As healthcare and biomedical information technologies become increasingly complex and as they support increasingly complex medical science, research and practices, the number of ways failures and mishaps can occur from errors in judgment, inadequate knowledge, mismanagement and related factors increases markedly.
Competence, excellent management, logical decision-making and the wide-angle view of true cross-disciplinary expertise therefore have become imperatives for leadership and success in this field. Unfortunately, the reality in today's hospital and research-organization IT departments falls far short of this.
From a dual perspective as both a clinician and a computer professional, it is evident that critical clinical computing projects would benefit greatly from an alternate approach to project preparation, development, implementation, customization and evaluation, as compared to management information systems projects.
Clinical computing and business computing are different, highly distinct subspecialties of computing. IT personnel in hospitals often believe that success in implementing management information systems applications (business computing) supersedes or actually renders unnecessary the mastery of medicine in leading and controlling the implementation of clinical-computing tools. Yet, mastery of applied IT toward implementing management information systems is in large part mastery of process (acquiring and supporting vendor-written software) and repetition, as opposed to the practice of medicine, which requires mastery of complexity.
In other words, applied IT is a field of a relatively small number of principles, a large number of arbitrary conventions and rules, and a narrow body of knowledge applied repetitively and programmatically, often without scientific rigor.
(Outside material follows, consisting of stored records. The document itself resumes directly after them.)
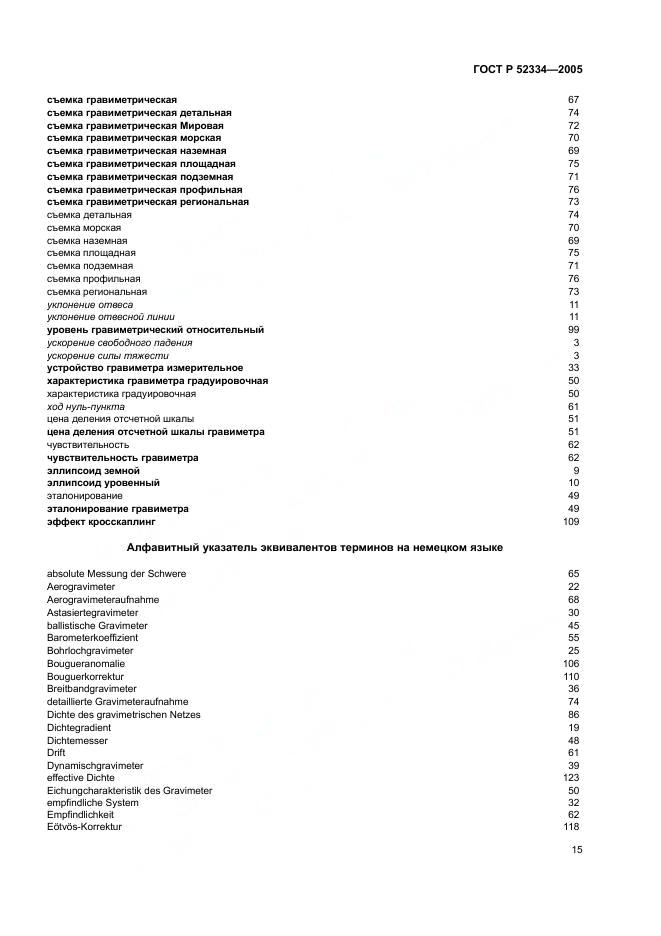 ГОСТ Р 52334—2005

съемка гравиметрическая 67
съемка гравиметрическая детальная 74
съемка гравиметрическая Мировая 72
съемка гравиметрическая морская 70
съемка гравиметрическая наземная 69
съемка гравиметрическая площадная 75
съемка гравиметрическая подземная 71
съемка гравиметрическая профильная 76
съемка гравиметрическая региональная 73
съемка детальная 74
съемка морская 70
съемка наземная 69
съемка площадная 75
съемка подземная 71
съемка профильная 76
съемка региональная 73
уклонение отвеса 11
уклонение отвесной линии 11
уровень гравиметрический относительный 99
ускорение свободного падения 3
ускорение силы тяжести 3
устройство гравиметра измерительное 33
характеристика гравиметра градуировочная 50
характеристика градуировочная 50
ход нуль-пункта 61
цена деления отсчетной шкалы 51
цена деления отсчетной шкалы гравиметра 51
чувствительность 62
чувствительность гравиметра 62
эллипсоид земной 9
эллипсоид уровенный 10
эталонирование 49
эталонирование гравиметра 49
эффект кросскаплинг 109

Алфавитный указатель эквивалентов терминов на немецком языке

absolute Messung der Schwere 65
Aerogravimeter 22
Aerogravimeteraufnahme 68
Astasiertegravimeter 30
ballistische Gravimeter 45
Barometerkoeffizient 55
Bohrlochgravimeter 25
Bougueranomalie 106
Bouguerkorrektur 110
Breitbandgravimeter 36
detaillierte Gravimeteraufnahme 74
Dichte des gravimetrischen Netzes 86
Dichtegradient 19
Dichtemesser 48
Drift 61
Dynamischgravimeter 39
effective Dichte 123
Eichungcharakteristik des Gravimeter 50
empfindliche System 32
Empfindlichkeit 62
Eötvös-Korrektur 118

15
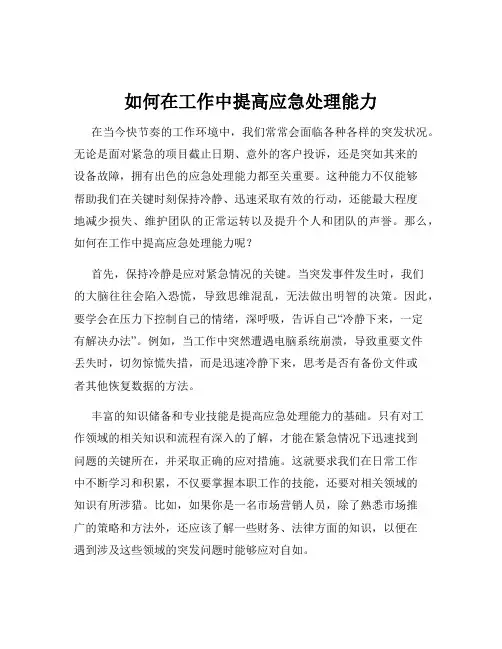 如何在工作中提高应急处理能力

在当今快节奏的工作环境中，我们常常会面临各种各样的突发状况。无论是面对紧急的项目截止日期、意外的客户投诉，还是突如其来的设备故障，拥有出色的应急处理能力都至关重要。这种能力不仅能够帮助我们在关键时刻保持冷静、迅速采取有效的行动，还能最大程度地减少损失、维护团队的正常运转以及提升个人和团队的声誉。那么，如何在工作中提高应急处理能力呢？

首先，保持冷静是应对紧急情况的关键。当突发事件发生时，我们的大脑往往会陷入恐慌，导致思维混乱，无法做出明智的决策。因此，要学会在压力下控制自己的情绪，深呼吸，告诉自己“冷静下来，一定有解决办法”。例如，当工作中突然遭遇电脑系统崩溃，导致重要文件丢失时，切勿惊慌失措，而是迅速冷静下来，思考是否有备份文件或者其他恢复数据的方法。

丰富的知识储备和专业技能是提高应急处理能力的基础。只有对工作领域的相关知识和流程有深入的了解，才能在紧急情况下迅速找到问题的关键所在，并采取正确的应对措施。这就要求我们在日常工作中不断学习和积累，不仅要掌握本职工作的技能，还要对相关领域的知识有所涉猎。比如，如果你是一名市场营销人员，除了熟悉市场推广的策略和方法外，还应该了解一些财务、法律方面的知识，以便在遇到涉及这些领域的突发问题时能够应对自如。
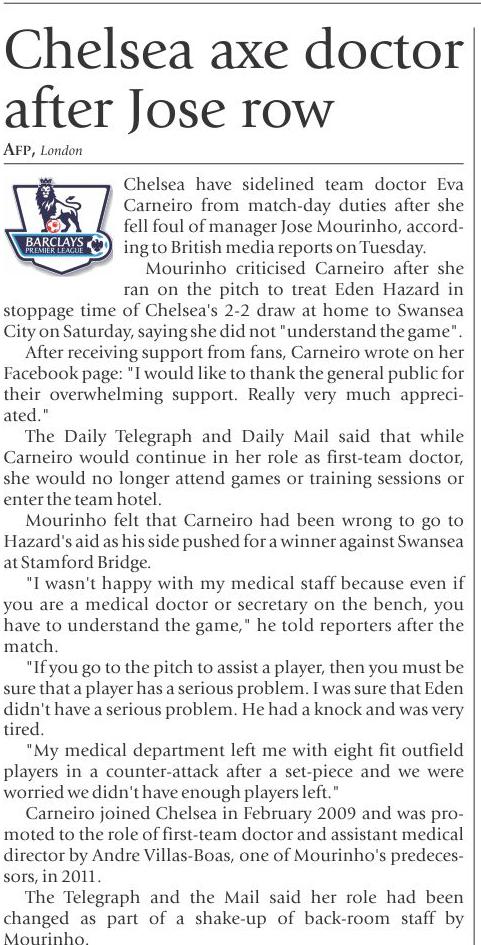 Chelsea axe doctor after Jose row

AFP, London

BARCLAYS PREMIER LEAGUE

Chelsea have sidelined team doctor Eva Carneiro from match-day duties after she fell foul of manager Jose Mourinho, according to British media reports on Tuesday.

Mourinho criticised Carneiro after she ran on the pitch to treat Eden Hazard in stoppage time of Chelsea's 2-2 draw at home to Swansea City on Saturday, saying she did not "understand the game".

After receiving support from fans, Carneiro wrote on her Facebook page: "I would like to thank the general public for their overwhelming support. Really very much appreciated."

The Daily Telegraph and Daily Mail said that while Carneiro would continue in her role as first-team doctor, she would no longer attend games or training sessions or enter the team hotel.

Mourinho felt that Carneiro had been wrong to go to Hazard's aid as his side pushed for a winner against Swansea at Stamford Bridge.

"I wasn't happy with my medical staff because even if you are a medical doctor or secretary on the bench, you have to understand the game," he told reporters after the match.

"If you go to the pitch to assist a player, then you must be sure that a player has a serious problem. I was sure that Eden didn't have a serious problem. He had a knock and was very tired.

"My medical department left me with eight fit outfield players in a counter-attack after a set-piece and we were worried we didn't have enough players left."

Carneiro joined Chelsea in February 2009 and was promoted to the role of first-team doctor and assistant medical director by Andre Villas-Boas, one of Mourinho's predecessors, in 2011.

The Telegraph and the Mail said her role had been changed as part of a shake-up of back-room staff by Mourinho.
This may be best illustrated by the fact that most areas of applied IT can be done well, and often are by those with little or no formal IT training. This is not to imply that applied IT is itself easy, which it is not. There is no substitute for talent and real-world experience.
In clinical IT settings, however, there must be the right experience. Medicine is a domain of many difficult, nonintuitive principles, experimentally derived natural laws and a large body of knowledge applied in a broad, interconnected manner, ideally with critical scientific rigor. It cannot be practiced successfully without significant mastery of an enormous body of biomedical knowledge and significant hands-on patient care.
Leaders in clinical IT must be experienced in the complex social and organizational issues of healthcare, such as the need for multiple, contextual levels of confidentiality; the politics and psychology of medical practice and referral; the complex medical workflow and the need to rapidly improvise because of the unexpected; and societal and personal sensitivities toward the physician-patient interaction.
In effect, management information systems and clinical systems are highly distinct. The belief that mastery of the IT process and repetition for management information systems implementation entitles IT personnel to lead and control implementation and operationalization of essential tools in complex domains such as medicine--electronic medical records systems for example--is presumptuous.
Remarkably, healthcare IT publications commonly offer articles acclaiming the value of IT personnel allowing clinicians to participate in clinical systems implementation. Clinician involvement is so obviously necessary that such articles might be compared to the New England Journal of Medicine publishing articles on the value of employing sterile technique during surgery. A critical reader should question why articles about IT personnel needing to allow clinicians to participate in healthcare IT still appear in print. The familiar stories of healthcare IT failure and organizational discord in hospitals and academia reflect, as their root cause, basic mismanagement because of significant inadequacies in organizational thinking, structures and support of healthcare information technology.
Such technology is vital to healthcare quality improvement and prevention of errors. Yet healthcare IT often is not seen as vital by healthcare leadership.
It should be remembered that failed healthcare IT projects are not caused by immutable organizational or political issues. Failures are caused by the mismanagement of the organizational and political issues and of the people who create the problems associated with these issues.
The direct economic costs of such IT failures (often caused by a minority of personnel in an organization) is in the millions of dollars per year per healthcare organization. The resultant, less tangible costs of lost opportunity are more difficult to quantify but are probably much greater than the direct losses in the long term.
Medical professionals are being held to increasingly stringent standards of quality and accountability at the same time they are becoming highly dependent on healthcare IT in taking care of patients. Those who are responsible for healthcare IT, including senior healthcare management, have not been held to the same standards of quality and accountability as the medical professionals dependent on this critical IT.
This needs to change.
Scot Silverstein, M.D., a medical informatics specialist, is the former director of Scientific Information Resources and the Merck Index at Merck & Co., and is a healthcare information technology consultant in Lansdale, Pa.